The National Science Foundation awarded two $10 million contracts last week to create cloud computing testbeds for academics to explore new cloud architectures and work with novel applications inside of them.
The projects, called Chameleon and CloudLab, are part of the NSFCloud program within the agency’s Directorate for Computer and Information Science and Engineering and are meant to be complementary to typically industry-driven cloud development, similar to NSF’s involvement during the genesis of the Internet.
“Just as NSFNet laid some of the foundations for the current Internet, we expect that the NSFCloud program will revolutionize the science and engineering for cloud computing,” said Suzi Iacono, acting head of NSF’s Directorate for Computer and Information Science and Engineering, in a statement. “We are proud to announce support for these two new projects, which build upon existing NSF investments in the Global Environment for Network Innovations (GENI) testbed and promise to provide unique and compelling research opportunities that would otherwise not be available to the academic community.”

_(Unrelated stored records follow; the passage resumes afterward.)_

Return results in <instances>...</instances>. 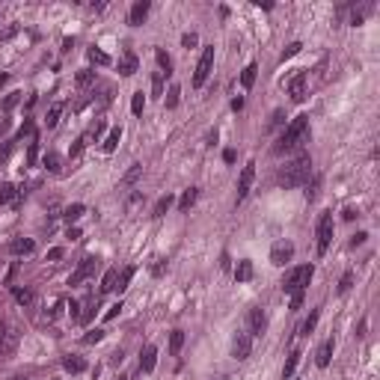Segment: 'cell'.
<instances>
[{
	"instance_id": "1",
	"label": "cell",
	"mask_w": 380,
	"mask_h": 380,
	"mask_svg": "<svg viewBox=\"0 0 380 380\" xmlns=\"http://www.w3.org/2000/svg\"><path fill=\"white\" fill-rule=\"evenodd\" d=\"M309 175H312V158H309V152H300L297 158L288 160L282 169H279L276 181L282 187H300V184L309 181Z\"/></svg>"
},
{
	"instance_id": "2",
	"label": "cell",
	"mask_w": 380,
	"mask_h": 380,
	"mask_svg": "<svg viewBox=\"0 0 380 380\" xmlns=\"http://www.w3.org/2000/svg\"><path fill=\"white\" fill-rule=\"evenodd\" d=\"M309 140V116L306 113H300V116H294L291 119V125L282 131V137L276 140V146H273V155H285V152H291V149H297L300 143H306Z\"/></svg>"
},
{
	"instance_id": "3",
	"label": "cell",
	"mask_w": 380,
	"mask_h": 380,
	"mask_svg": "<svg viewBox=\"0 0 380 380\" xmlns=\"http://www.w3.org/2000/svg\"><path fill=\"white\" fill-rule=\"evenodd\" d=\"M312 276H315V267H312V264L291 267V270H285V276H282V291H285V294L306 291V285L312 282Z\"/></svg>"
},
{
	"instance_id": "4",
	"label": "cell",
	"mask_w": 380,
	"mask_h": 380,
	"mask_svg": "<svg viewBox=\"0 0 380 380\" xmlns=\"http://www.w3.org/2000/svg\"><path fill=\"white\" fill-rule=\"evenodd\" d=\"M333 211H324L321 217H318V255H324L330 250V241H333Z\"/></svg>"
},
{
	"instance_id": "5",
	"label": "cell",
	"mask_w": 380,
	"mask_h": 380,
	"mask_svg": "<svg viewBox=\"0 0 380 380\" xmlns=\"http://www.w3.org/2000/svg\"><path fill=\"white\" fill-rule=\"evenodd\" d=\"M18 342H21L18 327L6 324V327H3V333H0V359H9V356L18 350Z\"/></svg>"
},
{
	"instance_id": "6",
	"label": "cell",
	"mask_w": 380,
	"mask_h": 380,
	"mask_svg": "<svg viewBox=\"0 0 380 380\" xmlns=\"http://www.w3.org/2000/svg\"><path fill=\"white\" fill-rule=\"evenodd\" d=\"M211 65H214V48H205V51H202V57H199V63H196V71H193V86H196V89L208 80Z\"/></svg>"
},
{
	"instance_id": "7",
	"label": "cell",
	"mask_w": 380,
	"mask_h": 380,
	"mask_svg": "<svg viewBox=\"0 0 380 380\" xmlns=\"http://www.w3.org/2000/svg\"><path fill=\"white\" fill-rule=\"evenodd\" d=\"M95 267H98V258H95V255H83V258L77 261V267H74V273H71L68 285H80V282H86V279H89V276L95 273Z\"/></svg>"
},
{
	"instance_id": "8",
	"label": "cell",
	"mask_w": 380,
	"mask_h": 380,
	"mask_svg": "<svg viewBox=\"0 0 380 380\" xmlns=\"http://www.w3.org/2000/svg\"><path fill=\"white\" fill-rule=\"evenodd\" d=\"M250 350H253V336H250V330H238L235 339H232V356H235V359H247Z\"/></svg>"
},
{
	"instance_id": "9",
	"label": "cell",
	"mask_w": 380,
	"mask_h": 380,
	"mask_svg": "<svg viewBox=\"0 0 380 380\" xmlns=\"http://www.w3.org/2000/svg\"><path fill=\"white\" fill-rule=\"evenodd\" d=\"M253 178H255V163L253 160H247V166L241 169V178H238V202L247 199V193H250V187H253Z\"/></svg>"
},
{
	"instance_id": "10",
	"label": "cell",
	"mask_w": 380,
	"mask_h": 380,
	"mask_svg": "<svg viewBox=\"0 0 380 380\" xmlns=\"http://www.w3.org/2000/svg\"><path fill=\"white\" fill-rule=\"evenodd\" d=\"M291 255H294V244H291V241H276V244L270 247V261H273L276 267H282L285 261H291Z\"/></svg>"
},
{
	"instance_id": "11",
	"label": "cell",
	"mask_w": 380,
	"mask_h": 380,
	"mask_svg": "<svg viewBox=\"0 0 380 380\" xmlns=\"http://www.w3.org/2000/svg\"><path fill=\"white\" fill-rule=\"evenodd\" d=\"M247 321H250V336H261V333L267 330V315H264L261 306H253L250 315H247Z\"/></svg>"
},
{
	"instance_id": "12",
	"label": "cell",
	"mask_w": 380,
	"mask_h": 380,
	"mask_svg": "<svg viewBox=\"0 0 380 380\" xmlns=\"http://www.w3.org/2000/svg\"><path fill=\"white\" fill-rule=\"evenodd\" d=\"M149 9H152V3H149V0H137V3L131 6V12H128V24H131V27H140V24L146 21Z\"/></svg>"
},
{
	"instance_id": "13",
	"label": "cell",
	"mask_w": 380,
	"mask_h": 380,
	"mask_svg": "<svg viewBox=\"0 0 380 380\" xmlns=\"http://www.w3.org/2000/svg\"><path fill=\"white\" fill-rule=\"evenodd\" d=\"M288 95H291V101H303L306 98V71H297L288 80Z\"/></svg>"
},
{
	"instance_id": "14",
	"label": "cell",
	"mask_w": 380,
	"mask_h": 380,
	"mask_svg": "<svg viewBox=\"0 0 380 380\" xmlns=\"http://www.w3.org/2000/svg\"><path fill=\"white\" fill-rule=\"evenodd\" d=\"M155 362H158V348L155 345H146V348L140 350V371L143 374L155 371Z\"/></svg>"
},
{
	"instance_id": "15",
	"label": "cell",
	"mask_w": 380,
	"mask_h": 380,
	"mask_svg": "<svg viewBox=\"0 0 380 380\" xmlns=\"http://www.w3.org/2000/svg\"><path fill=\"white\" fill-rule=\"evenodd\" d=\"M95 312H98V297H95V294H89V297H86V300L80 303V312H77V321H80V324L86 327V324H89V321L95 318Z\"/></svg>"
},
{
	"instance_id": "16",
	"label": "cell",
	"mask_w": 380,
	"mask_h": 380,
	"mask_svg": "<svg viewBox=\"0 0 380 380\" xmlns=\"http://www.w3.org/2000/svg\"><path fill=\"white\" fill-rule=\"evenodd\" d=\"M36 250V241L33 238H12L9 241V253L12 255H30Z\"/></svg>"
},
{
	"instance_id": "17",
	"label": "cell",
	"mask_w": 380,
	"mask_h": 380,
	"mask_svg": "<svg viewBox=\"0 0 380 380\" xmlns=\"http://www.w3.org/2000/svg\"><path fill=\"white\" fill-rule=\"evenodd\" d=\"M137 68H140L137 54H134V51H125V54H122V60H119V74L131 77V74H137Z\"/></svg>"
},
{
	"instance_id": "18",
	"label": "cell",
	"mask_w": 380,
	"mask_h": 380,
	"mask_svg": "<svg viewBox=\"0 0 380 380\" xmlns=\"http://www.w3.org/2000/svg\"><path fill=\"white\" fill-rule=\"evenodd\" d=\"M333 350H336V342H333V339H327V342L318 348V353H315L318 368H327V365H330V359H333Z\"/></svg>"
},
{
	"instance_id": "19",
	"label": "cell",
	"mask_w": 380,
	"mask_h": 380,
	"mask_svg": "<svg viewBox=\"0 0 380 380\" xmlns=\"http://www.w3.org/2000/svg\"><path fill=\"white\" fill-rule=\"evenodd\" d=\"M235 279H238V282H250V279H253V261H250V258L238 261V267H235Z\"/></svg>"
},
{
	"instance_id": "20",
	"label": "cell",
	"mask_w": 380,
	"mask_h": 380,
	"mask_svg": "<svg viewBox=\"0 0 380 380\" xmlns=\"http://www.w3.org/2000/svg\"><path fill=\"white\" fill-rule=\"evenodd\" d=\"M119 140H122V128L116 125V128H110V134H107V140L101 143V149L110 155V152H116V146H119Z\"/></svg>"
},
{
	"instance_id": "21",
	"label": "cell",
	"mask_w": 380,
	"mask_h": 380,
	"mask_svg": "<svg viewBox=\"0 0 380 380\" xmlns=\"http://www.w3.org/2000/svg\"><path fill=\"white\" fill-rule=\"evenodd\" d=\"M196 196H199V190H196V187H187L184 193H181V199H178V211H181V214H187L190 208H193Z\"/></svg>"
},
{
	"instance_id": "22",
	"label": "cell",
	"mask_w": 380,
	"mask_h": 380,
	"mask_svg": "<svg viewBox=\"0 0 380 380\" xmlns=\"http://www.w3.org/2000/svg\"><path fill=\"white\" fill-rule=\"evenodd\" d=\"M300 356H303L300 350H291V353H288V359H285V368H282V380H291V377H294V368H297Z\"/></svg>"
},
{
	"instance_id": "23",
	"label": "cell",
	"mask_w": 380,
	"mask_h": 380,
	"mask_svg": "<svg viewBox=\"0 0 380 380\" xmlns=\"http://www.w3.org/2000/svg\"><path fill=\"white\" fill-rule=\"evenodd\" d=\"M63 368L71 374H80V371H86V362L80 356H63Z\"/></svg>"
},
{
	"instance_id": "24",
	"label": "cell",
	"mask_w": 380,
	"mask_h": 380,
	"mask_svg": "<svg viewBox=\"0 0 380 380\" xmlns=\"http://www.w3.org/2000/svg\"><path fill=\"white\" fill-rule=\"evenodd\" d=\"M116 282H119V270H116V267H110V270L104 273V279H101V294L116 291Z\"/></svg>"
},
{
	"instance_id": "25",
	"label": "cell",
	"mask_w": 380,
	"mask_h": 380,
	"mask_svg": "<svg viewBox=\"0 0 380 380\" xmlns=\"http://www.w3.org/2000/svg\"><path fill=\"white\" fill-rule=\"evenodd\" d=\"M63 110H65V104H63V101H57V104H51V107H48V116H45V122H48V128H54L57 122H60Z\"/></svg>"
},
{
	"instance_id": "26",
	"label": "cell",
	"mask_w": 380,
	"mask_h": 380,
	"mask_svg": "<svg viewBox=\"0 0 380 380\" xmlns=\"http://www.w3.org/2000/svg\"><path fill=\"white\" fill-rule=\"evenodd\" d=\"M15 196H18V187H15V184H9V181H3V184H0V205L15 202Z\"/></svg>"
},
{
	"instance_id": "27",
	"label": "cell",
	"mask_w": 380,
	"mask_h": 380,
	"mask_svg": "<svg viewBox=\"0 0 380 380\" xmlns=\"http://www.w3.org/2000/svg\"><path fill=\"white\" fill-rule=\"evenodd\" d=\"M60 163H63V158H60L57 152H48V155L42 158V166H45L48 172H60Z\"/></svg>"
},
{
	"instance_id": "28",
	"label": "cell",
	"mask_w": 380,
	"mask_h": 380,
	"mask_svg": "<svg viewBox=\"0 0 380 380\" xmlns=\"http://www.w3.org/2000/svg\"><path fill=\"white\" fill-rule=\"evenodd\" d=\"M318 318H321V312H318V309H312V312H309V318L300 324V336H309V333L315 330V327H318Z\"/></svg>"
},
{
	"instance_id": "29",
	"label": "cell",
	"mask_w": 380,
	"mask_h": 380,
	"mask_svg": "<svg viewBox=\"0 0 380 380\" xmlns=\"http://www.w3.org/2000/svg\"><path fill=\"white\" fill-rule=\"evenodd\" d=\"M155 60H158V65H160V71H163V74H172V60H169V54H166L163 48L155 51Z\"/></svg>"
},
{
	"instance_id": "30",
	"label": "cell",
	"mask_w": 380,
	"mask_h": 380,
	"mask_svg": "<svg viewBox=\"0 0 380 380\" xmlns=\"http://www.w3.org/2000/svg\"><path fill=\"white\" fill-rule=\"evenodd\" d=\"M172 202H175V199H172L169 193H166V196H160L158 202H155V211H152V214H155V217H163V214L172 208Z\"/></svg>"
},
{
	"instance_id": "31",
	"label": "cell",
	"mask_w": 380,
	"mask_h": 380,
	"mask_svg": "<svg viewBox=\"0 0 380 380\" xmlns=\"http://www.w3.org/2000/svg\"><path fill=\"white\" fill-rule=\"evenodd\" d=\"M255 74H258V65H255V63H250L247 68H244V71H241V83H244L247 89H250V86L255 83Z\"/></svg>"
},
{
	"instance_id": "32",
	"label": "cell",
	"mask_w": 380,
	"mask_h": 380,
	"mask_svg": "<svg viewBox=\"0 0 380 380\" xmlns=\"http://www.w3.org/2000/svg\"><path fill=\"white\" fill-rule=\"evenodd\" d=\"M181 345H184V333H181V330H172V333H169V353L175 356V353L181 350Z\"/></svg>"
},
{
	"instance_id": "33",
	"label": "cell",
	"mask_w": 380,
	"mask_h": 380,
	"mask_svg": "<svg viewBox=\"0 0 380 380\" xmlns=\"http://www.w3.org/2000/svg\"><path fill=\"white\" fill-rule=\"evenodd\" d=\"M86 57H89V63H95V65H110V57H107L101 48H89Z\"/></svg>"
},
{
	"instance_id": "34",
	"label": "cell",
	"mask_w": 380,
	"mask_h": 380,
	"mask_svg": "<svg viewBox=\"0 0 380 380\" xmlns=\"http://www.w3.org/2000/svg\"><path fill=\"white\" fill-rule=\"evenodd\" d=\"M83 211H86V208H83L80 202H74V205H68V208L63 211V217H65L68 223H74V220H80V214H83Z\"/></svg>"
},
{
	"instance_id": "35",
	"label": "cell",
	"mask_w": 380,
	"mask_h": 380,
	"mask_svg": "<svg viewBox=\"0 0 380 380\" xmlns=\"http://www.w3.org/2000/svg\"><path fill=\"white\" fill-rule=\"evenodd\" d=\"M12 297H15L21 306H30L33 303V291L30 288H12Z\"/></svg>"
},
{
	"instance_id": "36",
	"label": "cell",
	"mask_w": 380,
	"mask_h": 380,
	"mask_svg": "<svg viewBox=\"0 0 380 380\" xmlns=\"http://www.w3.org/2000/svg\"><path fill=\"white\" fill-rule=\"evenodd\" d=\"M178 98H181V86H178V83H172V86H169V92H166V98H163V104L172 110V107L178 104Z\"/></svg>"
},
{
	"instance_id": "37",
	"label": "cell",
	"mask_w": 380,
	"mask_h": 380,
	"mask_svg": "<svg viewBox=\"0 0 380 380\" xmlns=\"http://www.w3.org/2000/svg\"><path fill=\"white\" fill-rule=\"evenodd\" d=\"M143 107H146V95H143V89H140V92H134V98H131V113H134V116H140V113H143Z\"/></svg>"
},
{
	"instance_id": "38",
	"label": "cell",
	"mask_w": 380,
	"mask_h": 380,
	"mask_svg": "<svg viewBox=\"0 0 380 380\" xmlns=\"http://www.w3.org/2000/svg\"><path fill=\"white\" fill-rule=\"evenodd\" d=\"M163 77H166V74H163L160 68L152 74V95H163Z\"/></svg>"
},
{
	"instance_id": "39",
	"label": "cell",
	"mask_w": 380,
	"mask_h": 380,
	"mask_svg": "<svg viewBox=\"0 0 380 380\" xmlns=\"http://www.w3.org/2000/svg\"><path fill=\"white\" fill-rule=\"evenodd\" d=\"M92 80H95V71H92V68H80V71H77V86H89Z\"/></svg>"
},
{
	"instance_id": "40",
	"label": "cell",
	"mask_w": 380,
	"mask_h": 380,
	"mask_svg": "<svg viewBox=\"0 0 380 380\" xmlns=\"http://www.w3.org/2000/svg\"><path fill=\"white\" fill-rule=\"evenodd\" d=\"M101 339H104V330H98V327H95V330H86V336H83V345H98Z\"/></svg>"
},
{
	"instance_id": "41",
	"label": "cell",
	"mask_w": 380,
	"mask_h": 380,
	"mask_svg": "<svg viewBox=\"0 0 380 380\" xmlns=\"http://www.w3.org/2000/svg\"><path fill=\"white\" fill-rule=\"evenodd\" d=\"M89 137H92V134H83V137H77V140H74V146H71V158H77V155H80V152L86 149Z\"/></svg>"
},
{
	"instance_id": "42",
	"label": "cell",
	"mask_w": 380,
	"mask_h": 380,
	"mask_svg": "<svg viewBox=\"0 0 380 380\" xmlns=\"http://www.w3.org/2000/svg\"><path fill=\"white\" fill-rule=\"evenodd\" d=\"M140 172H143V163H134V166L128 169V175L122 178V184H134V181L140 178Z\"/></svg>"
},
{
	"instance_id": "43",
	"label": "cell",
	"mask_w": 380,
	"mask_h": 380,
	"mask_svg": "<svg viewBox=\"0 0 380 380\" xmlns=\"http://www.w3.org/2000/svg\"><path fill=\"white\" fill-rule=\"evenodd\" d=\"M131 276H134V267H125V270L119 273V282H116V288H119V291H125L128 282H131Z\"/></svg>"
},
{
	"instance_id": "44",
	"label": "cell",
	"mask_w": 380,
	"mask_h": 380,
	"mask_svg": "<svg viewBox=\"0 0 380 380\" xmlns=\"http://www.w3.org/2000/svg\"><path fill=\"white\" fill-rule=\"evenodd\" d=\"M350 285H353V270H348V273H345V276L339 279V294H348Z\"/></svg>"
},
{
	"instance_id": "45",
	"label": "cell",
	"mask_w": 380,
	"mask_h": 380,
	"mask_svg": "<svg viewBox=\"0 0 380 380\" xmlns=\"http://www.w3.org/2000/svg\"><path fill=\"white\" fill-rule=\"evenodd\" d=\"M36 158H39V140L33 137L30 149H27V166H33V163H36Z\"/></svg>"
},
{
	"instance_id": "46",
	"label": "cell",
	"mask_w": 380,
	"mask_h": 380,
	"mask_svg": "<svg viewBox=\"0 0 380 380\" xmlns=\"http://www.w3.org/2000/svg\"><path fill=\"white\" fill-rule=\"evenodd\" d=\"M300 48H303L300 42H291V45H288V48H285V51H282V63H285V60H291L294 54H300Z\"/></svg>"
},
{
	"instance_id": "47",
	"label": "cell",
	"mask_w": 380,
	"mask_h": 380,
	"mask_svg": "<svg viewBox=\"0 0 380 380\" xmlns=\"http://www.w3.org/2000/svg\"><path fill=\"white\" fill-rule=\"evenodd\" d=\"M18 101H21V92H9L6 95V101H3V110H12Z\"/></svg>"
},
{
	"instance_id": "48",
	"label": "cell",
	"mask_w": 380,
	"mask_h": 380,
	"mask_svg": "<svg viewBox=\"0 0 380 380\" xmlns=\"http://www.w3.org/2000/svg\"><path fill=\"white\" fill-rule=\"evenodd\" d=\"M196 42H199V36H196V33H184V36H181V45H184V48H193Z\"/></svg>"
},
{
	"instance_id": "49",
	"label": "cell",
	"mask_w": 380,
	"mask_h": 380,
	"mask_svg": "<svg viewBox=\"0 0 380 380\" xmlns=\"http://www.w3.org/2000/svg\"><path fill=\"white\" fill-rule=\"evenodd\" d=\"M303 294H306V291H294V294H291V309H300V306H303Z\"/></svg>"
},
{
	"instance_id": "50",
	"label": "cell",
	"mask_w": 380,
	"mask_h": 380,
	"mask_svg": "<svg viewBox=\"0 0 380 380\" xmlns=\"http://www.w3.org/2000/svg\"><path fill=\"white\" fill-rule=\"evenodd\" d=\"M9 152H12V140H6V143H3V149H0V163H6V160H9Z\"/></svg>"
},
{
	"instance_id": "51",
	"label": "cell",
	"mask_w": 380,
	"mask_h": 380,
	"mask_svg": "<svg viewBox=\"0 0 380 380\" xmlns=\"http://www.w3.org/2000/svg\"><path fill=\"white\" fill-rule=\"evenodd\" d=\"M119 312H122V303H113V306H110V309L104 312V318H107V321H113V318L119 315Z\"/></svg>"
},
{
	"instance_id": "52",
	"label": "cell",
	"mask_w": 380,
	"mask_h": 380,
	"mask_svg": "<svg viewBox=\"0 0 380 380\" xmlns=\"http://www.w3.org/2000/svg\"><path fill=\"white\" fill-rule=\"evenodd\" d=\"M63 247H54V250H48V261H60V258H63Z\"/></svg>"
},
{
	"instance_id": "53",
	"label": "cell",
	"mask_w": 380,
	"mask_h": 380,
	"mask_svg": "<svg viewBox=\"0 0 380 380\" xmlns=\"http://www.w3.org/2000/svg\"><path fill=\"white\" fill-rule=\"evenodd\" d=\"M282 116H285L282 110H273V119H270V128H279V125H282Z\"/></svg>"
},
{
	"instance_id": "54",
	"label": "cell",
	"mask_w": 380,
	"mask_h": 380,
	"mask_svg": "<svg viewBox=\"0 0 380 380\" xmlns=\"http://www.w3.org/2000/svg\"><path fill=\"white\" fill-rule=\"evenodd\" d=\"M223 160H226V163H235V149H226V152H223Z\"/></svg>"
},
{
	"instance_id": "55",
	"label": "cell",
	"mask_w": 380,
	"mask_h": 380,
	"mask_svg": "<svg viewBox=\"0 0 380 380\" xmlns=\"http://www.w3.org/2000/svg\"><path fill=\"white\" fill-rule=\"evenodd\" d=\"M163 270H166V261H158V264H155V267H152V273H155V276H160V273H163Z\"/></svg>"
},
{
	"instance_id": "56",
	"label": "cell",
	"mask_w": 380,
	"mask_h": 380,
	"mask_svg": "<svg viewBox=\"0 0 380 380\" xmlns=\"http://www.w3.org/2000/svg\"><path fill=\"white\" fill-rule=\"evenodd\" d=\"M365 238H368V235H365V232H359V235H353V241H350V247H356V244H362V241H365Z\"/></svg>"
},
{
	"instance_id": "57",
	"label": "cell",
	"mask_w": 380,
	"mask_h": 380,
	"mask_svg": "<svg viewBox=\"0 0 380 380\" xmlns=\"http://www.w3.org/2000/svg\"><path fill=\"white\" fill-rule=\"evenodd\" d=\"M241 107H244V98H241V95H238V98H235V101H232V110H241Z\"/></svg>"
},
{
	"instance_id": "58",
	"label": "cell",
	"mask_w": 380,
	"mask_h": 380,
	"mask_svg": "<svg viewBox=\"0 0 380 380\" xmlns=\"http://www.w3.org/2000/svg\"><path fill=\"white\" fill-rule=\"evenodd\" d=\"M6 128H9V122L3 119V122H0V134H6Z\"/></svg>"
},
{
	"instance_id": "59",
	"label": "cell",
	"mask_w": 380,
	"mask_h": 380,
	"mask_svg": "<svg viewBox=\"0 0 380 380\" xmlns=\"http://www.w3.org/2000/svg\"><path fill=\"white\" fill-rule=\"evenodd\" d=\"M6 80H9V74H0V86H3V83H6Z\"/></svg>"
},
{
	"instance_id": "60",
	"label": "cell",
	"mask_w": 380,
	"mask_h": 380,
	"mask_svg": "<svg viewBox=\"0 0 380 380\" xmlns=\"http://www.w3.org/2000/svg\"><path fill=\"white\" fill-rule=\"evenodd\" d=\"M12 380H27V377H24V374H15V377H12Z\"/></svg>"
},
{
	"instance_id": "61",
	"label": "cell",
	"mask_w": 380,
	"mask_h": 380,
	"mask_svg": "<svg viewBox=\"0 0 380 380\" xmlns=\"http://www.w3.org/2000/svg\"><path fill=\"white\" fill-rule=\"evenodd\" d=\"M220 380H232V377H220Z\"/></svg>"
},
{
	"instance_id": "62",
	"label": "cell",
	"mask_w": 380,
	"mask_h": 380,
	"mask_svg": "<svg viewBox=\"0 0 380 380\" xmlns=\"http://www.w3.org/2000/svg\"><path fill=\"white\" fill-rule=\"evenodd\" d=\"M119 380H125V377H119Z\"/></svg>"
}]
</instances>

Chameleon, as the name would suggest, will test the adaptability for a range a experimental needs. The large-scale, reconfigurable environment will consist of hundreds of nodes and five petabytes of storage configured into custom clouds to test for efficiency and usability in a variety of operations, like “machine learning and adaptive operating systems to climate simulations and flood prediction,” a release said. Chameleon will be co-located at the University of Chicago and The University of Texas at Austin.
Kate Keahey, a scientist at the University of Chicago and principal investigator for Chameleon, said the testbed will allow scientists to experiment “on a large scale, critical for big data and big compute research. But we also want to go beyond the facility and create a community where researchers will be able to discuss new ideas, share solutions that others can build on or contribute traces and workloads representative of real life cloud usage.”
At the University of Utah, Clemson University and the University of Wisconsin, researchers will develop CloudLab, another large-scale infrastructure on which they will construct several types of clouds.
“Today’s clouds are designed with a specific set of technologies ‘baked in’, meaning some kinds of applications work well in the cloud, and some don’t,” Robert Ricci, a research assistant professor of computer science at the University of Utah and an investigator of CloudLab, said in a statement. “CloudLab will be a facility where researchers can build their own clouds and experiment with new ideas with complete control, visibility and scientific fidelity. CloudLab will help researchers develop clouds that enable new applications with direct benefit to the public in areas of national priority such as real-time disaster response or the security of private data like medical records.”
In all, the NSFCloud projects aim to make broad advances in cloud computing. After the first development phase of NSFCloud, each of the projects will become fully staffed and operational to launch as academic testbeds for cloud exploration. Both projects will have staggered development with operations introduced this fall and continuing through late 2016.